* _Reading passage_
A common healthcare practice of filing liens on patients who have been treated following accidents has come under fire.
Filing liens on patients who have been victims of accidents has long been a common practice in the healthcare industry. When the patient wins a personal injury settlement from an insurer as a result of the accident, the provider also recovers for the medicare care it provided. But if a story in the Kansas City Star is to be believed, a local hospital has come under scrutiny for manipulating the system to not only recover costs, but allegedly maximize profits.
According to the Star, Research Medical Center has come under criticism after treating Jonathon Layden from injuries he received in an automobile accident for billing Layden for the full amount of treatment, $10,896. When Layden did not pay, the hospital turned over the debt to its collection partner, which negotiated a final payment of $5,400.
What has generated outrage in the case is that Layden was covered by medical insurance. However, because Layden had been in an accident, the Star reported that the provider declined to file a claim with the insurer (which would have paid a discounted rate of $3,281). Nor did the hospital file a lien on Layden to collect from a future insurance settlement. Instead it went directly after Layden.

* _Source data_

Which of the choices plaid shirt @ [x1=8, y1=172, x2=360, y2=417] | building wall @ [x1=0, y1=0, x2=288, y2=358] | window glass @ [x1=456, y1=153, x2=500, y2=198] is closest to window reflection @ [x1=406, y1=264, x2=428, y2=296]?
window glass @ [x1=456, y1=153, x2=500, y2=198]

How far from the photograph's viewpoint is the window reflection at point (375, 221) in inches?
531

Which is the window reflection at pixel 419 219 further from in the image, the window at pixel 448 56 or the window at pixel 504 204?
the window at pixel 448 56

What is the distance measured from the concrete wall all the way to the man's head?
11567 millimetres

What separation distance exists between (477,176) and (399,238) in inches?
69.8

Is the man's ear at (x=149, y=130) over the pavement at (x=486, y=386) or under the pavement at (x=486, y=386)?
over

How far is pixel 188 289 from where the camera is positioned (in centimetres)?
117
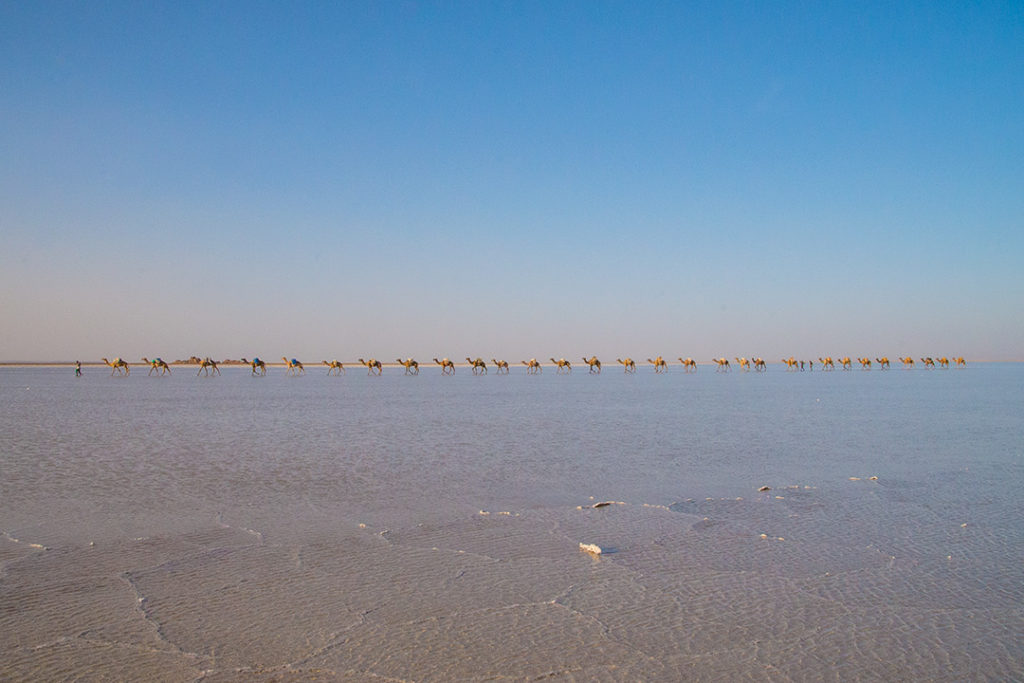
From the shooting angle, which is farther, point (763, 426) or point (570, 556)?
point (763, 426)

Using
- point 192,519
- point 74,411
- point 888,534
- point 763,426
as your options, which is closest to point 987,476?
point 888,534

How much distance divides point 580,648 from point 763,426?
50.6 feet

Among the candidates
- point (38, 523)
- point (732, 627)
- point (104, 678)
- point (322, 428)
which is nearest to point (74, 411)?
point (322, 428)

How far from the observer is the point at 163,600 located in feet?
16.6

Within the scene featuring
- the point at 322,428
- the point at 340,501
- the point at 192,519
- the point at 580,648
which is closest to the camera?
the point at 580,648

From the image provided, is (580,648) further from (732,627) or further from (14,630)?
(14,630)

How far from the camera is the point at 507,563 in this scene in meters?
6.14

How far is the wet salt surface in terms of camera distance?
421 cm

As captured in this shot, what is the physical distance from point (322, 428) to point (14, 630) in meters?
13.3

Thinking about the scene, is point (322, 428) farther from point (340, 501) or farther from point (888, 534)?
point (888, 534)

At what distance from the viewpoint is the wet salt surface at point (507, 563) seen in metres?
4.21

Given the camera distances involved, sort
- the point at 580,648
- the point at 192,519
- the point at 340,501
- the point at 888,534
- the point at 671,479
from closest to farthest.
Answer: the point at 580,648, the point at 888,534, the point at 192,519, the point at 340,501, the point at 671,479

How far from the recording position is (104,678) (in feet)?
12.7

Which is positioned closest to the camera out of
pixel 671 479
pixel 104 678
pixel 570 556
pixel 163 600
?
pixel 104 678
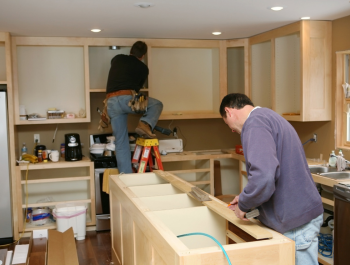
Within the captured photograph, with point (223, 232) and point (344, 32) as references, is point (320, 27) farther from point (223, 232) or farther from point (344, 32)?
point (223, 232)

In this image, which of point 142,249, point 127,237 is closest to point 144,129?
point 127,237

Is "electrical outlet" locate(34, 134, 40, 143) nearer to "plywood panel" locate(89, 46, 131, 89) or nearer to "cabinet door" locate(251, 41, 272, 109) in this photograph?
"plywood panel" locate(89, 46, 131, 89)

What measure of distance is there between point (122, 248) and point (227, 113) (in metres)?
1.57

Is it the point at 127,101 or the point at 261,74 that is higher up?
the point at 261,74

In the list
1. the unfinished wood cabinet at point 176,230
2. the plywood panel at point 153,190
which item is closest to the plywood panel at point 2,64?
the unfinished wood cabinet at point 176,230

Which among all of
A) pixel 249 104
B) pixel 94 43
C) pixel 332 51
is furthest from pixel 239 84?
pixel 249 104

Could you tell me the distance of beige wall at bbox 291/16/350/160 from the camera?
403cm

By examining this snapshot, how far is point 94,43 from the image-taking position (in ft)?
16.0

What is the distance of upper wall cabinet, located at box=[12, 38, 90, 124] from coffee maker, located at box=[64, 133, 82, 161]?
0.21m

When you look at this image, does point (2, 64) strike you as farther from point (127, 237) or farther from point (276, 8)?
point (276, 8)

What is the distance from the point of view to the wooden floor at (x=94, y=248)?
402 centimetres

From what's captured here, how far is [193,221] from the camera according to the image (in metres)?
2.46

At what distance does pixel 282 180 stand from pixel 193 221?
0.70 metres

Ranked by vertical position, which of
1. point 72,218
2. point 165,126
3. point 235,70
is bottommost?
point 72,218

* _Action item A_
Say whether each statement agrees with the article on hospital liens. Answer yes or no and quote the words that decide it. (i) Research Medical Center billed Layden for the full amount of his treatment. (ii) The hospital filed a lien on Layden to collect from a future insurance settlement. (iii) Layden had no medical insurance at the time.
* _Action item B_
In the article on hospital liens, what final payment did the hospital's collection partner negotiate with Layden?

* _Exercise output A_
(i) Yes: "billing Layden for the full amount of treatment, $10,896"
(ii) No: "Nor did the hospital file a lien on Layden to collect from a future insurance settlement."
(iii) No: "Layden was covered by medical insurance"

* _Exercise output B_
$5,400